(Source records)

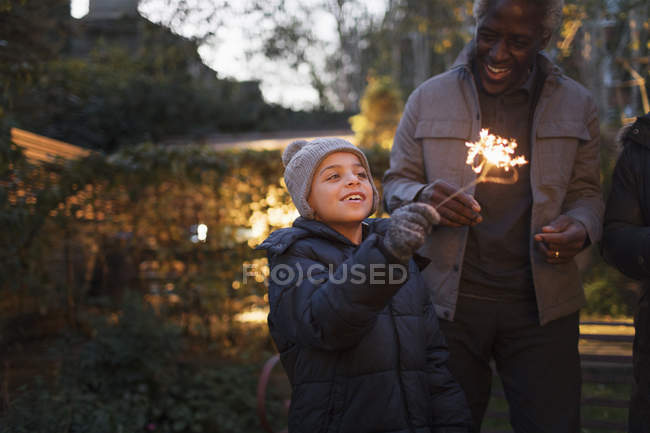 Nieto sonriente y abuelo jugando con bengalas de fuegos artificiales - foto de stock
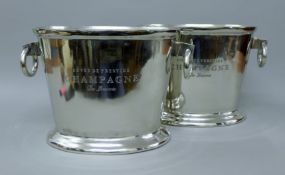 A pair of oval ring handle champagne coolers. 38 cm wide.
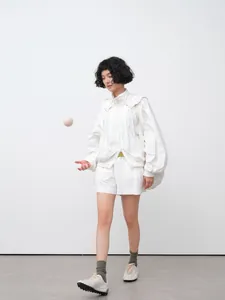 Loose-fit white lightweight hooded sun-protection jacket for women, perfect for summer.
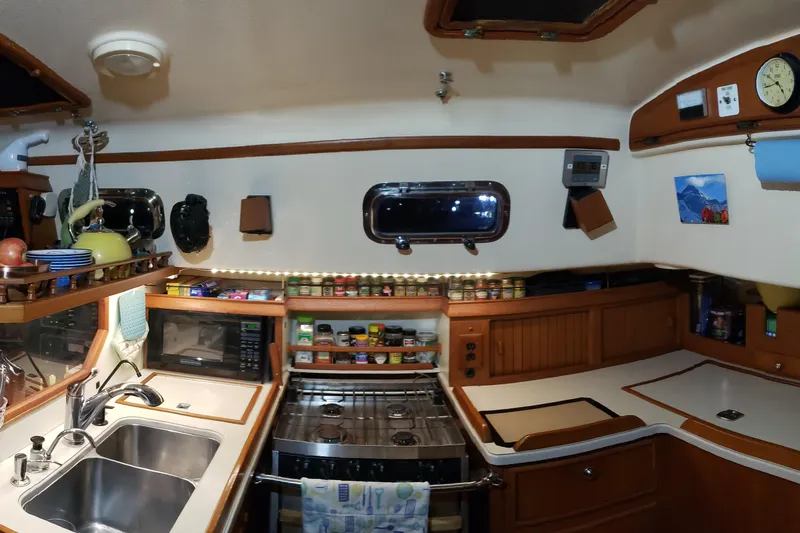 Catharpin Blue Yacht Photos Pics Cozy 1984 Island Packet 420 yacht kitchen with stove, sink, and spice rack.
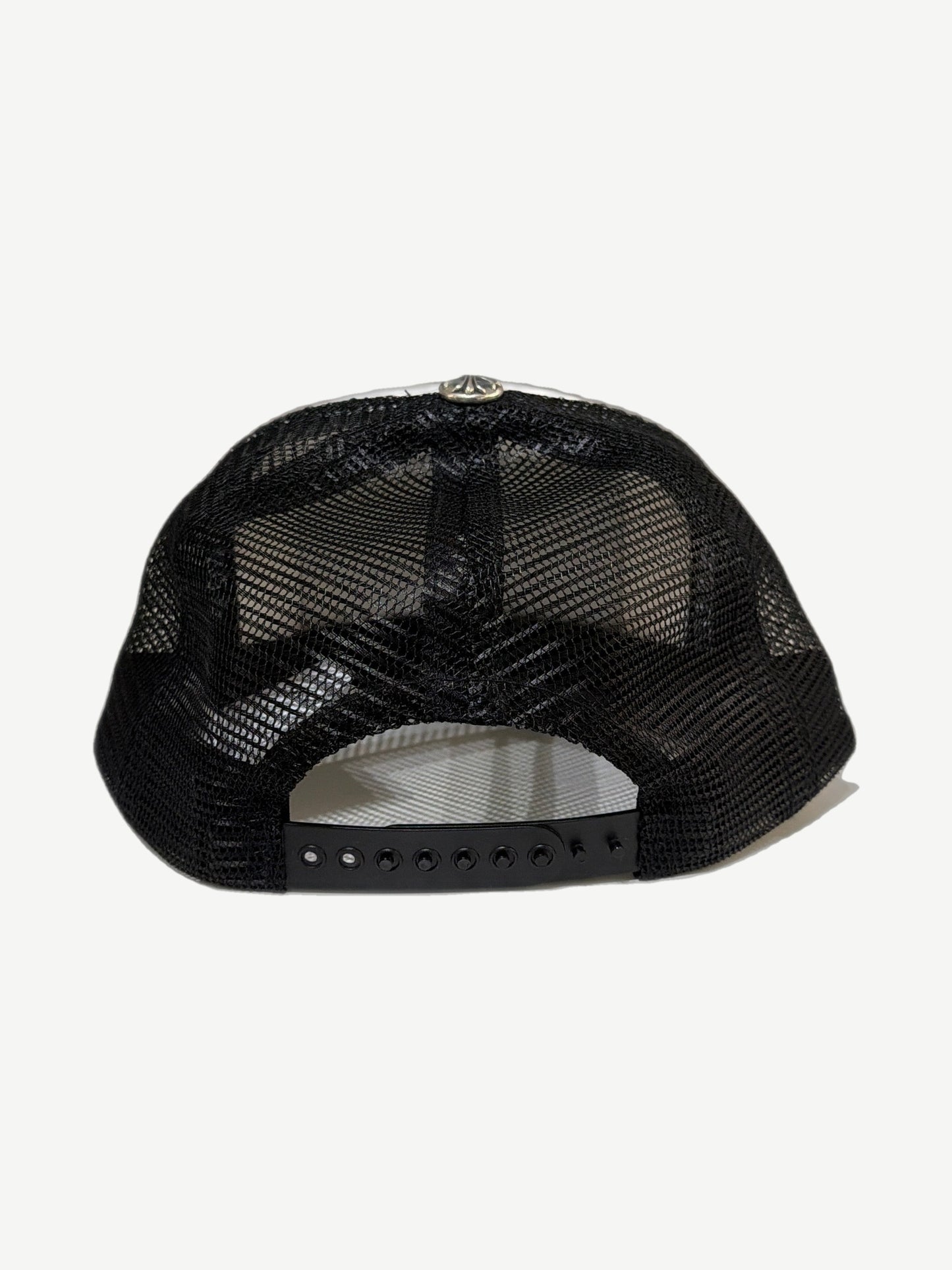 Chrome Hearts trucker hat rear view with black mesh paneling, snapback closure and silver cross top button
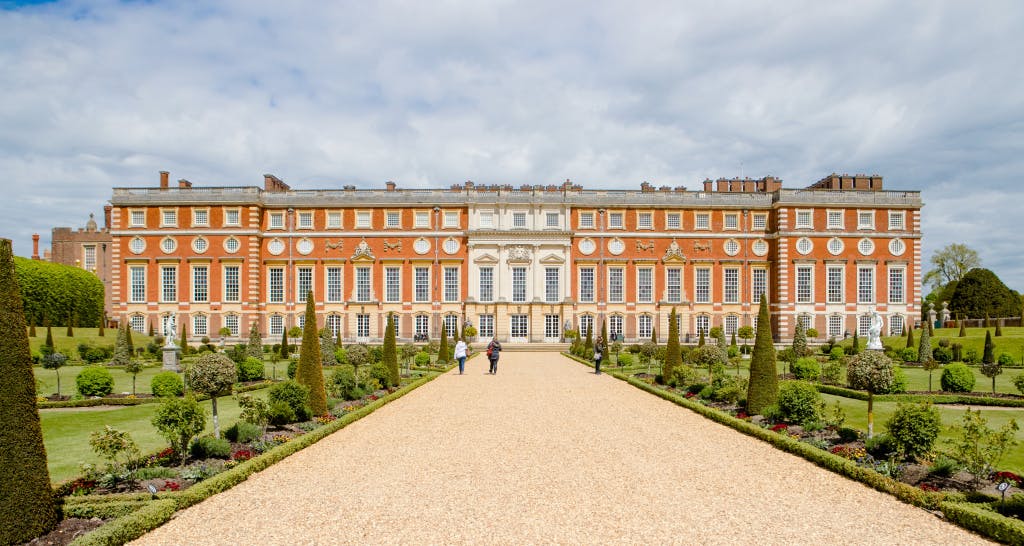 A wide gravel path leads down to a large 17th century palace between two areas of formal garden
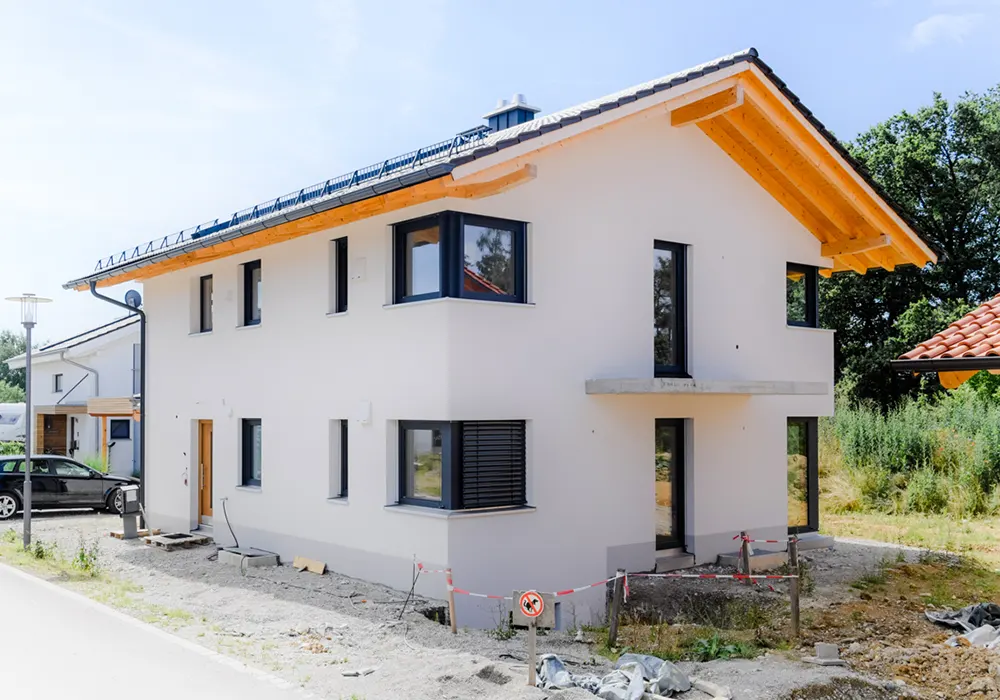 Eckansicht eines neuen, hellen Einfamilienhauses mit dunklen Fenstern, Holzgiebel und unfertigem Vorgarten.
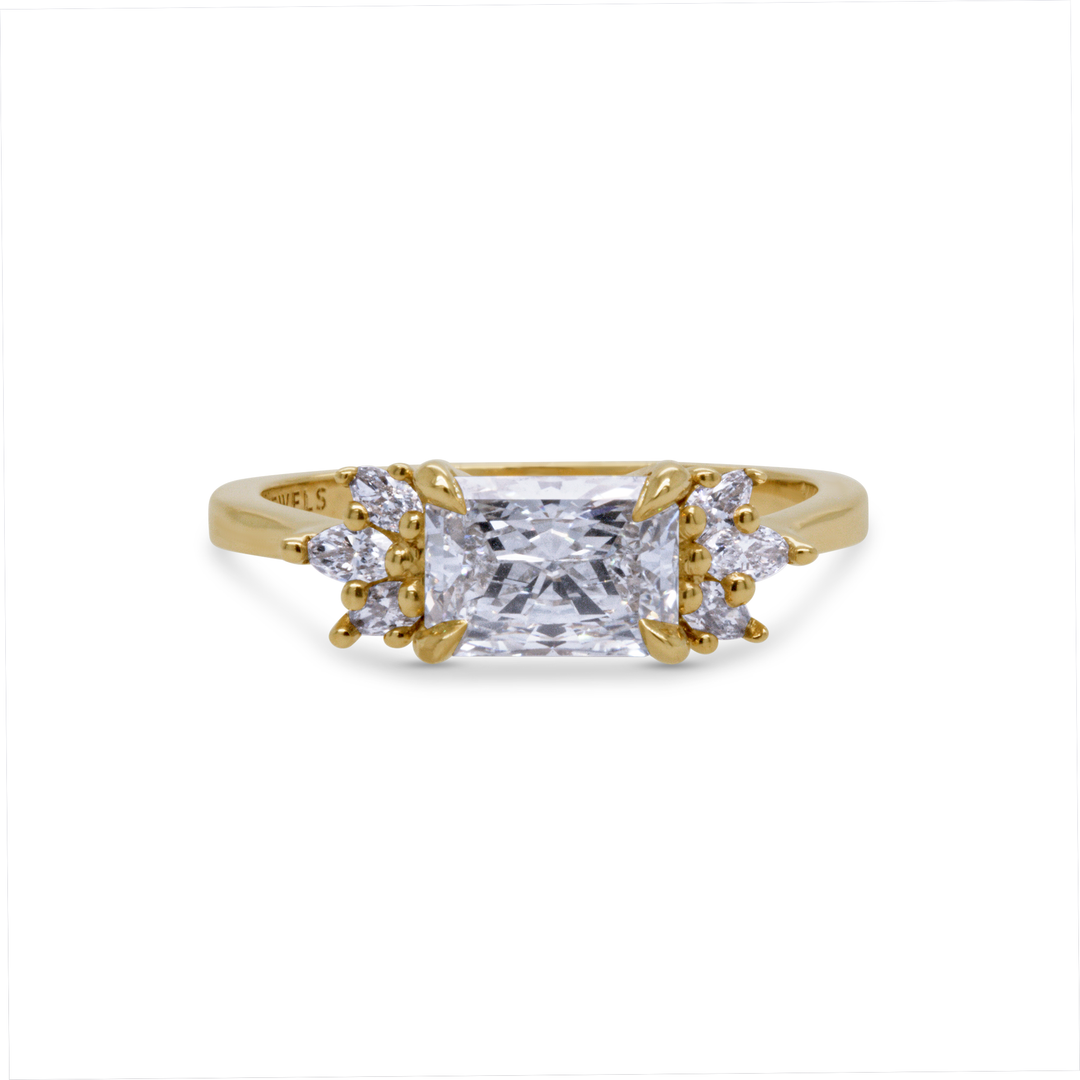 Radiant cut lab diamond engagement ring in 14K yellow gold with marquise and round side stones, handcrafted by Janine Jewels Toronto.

__TASK INSTRUCTIONS__: Beginning at the line with "Chrome Hearts trucker", reproduce each line exactly through the last line of the records above, with pictures left out.

__WRITTEN REPLY__:
 Chrome Hearts trucker hat rear view with black mesh paneling, snapback closure and silver cross top button
 A wide gravel path leads down to a large 17th century palace between two areas of formal garden
 Eckansicht eines neuen, hellen Einfamilienhauses mit dunklen Fenstern, Holzgiebel und unfertigem Vorgarten.
 Radiant cut lab diamond engagement ring in 14K yellow gold with marquise and round side stones, handcrafted by Janine Jewels Toronto.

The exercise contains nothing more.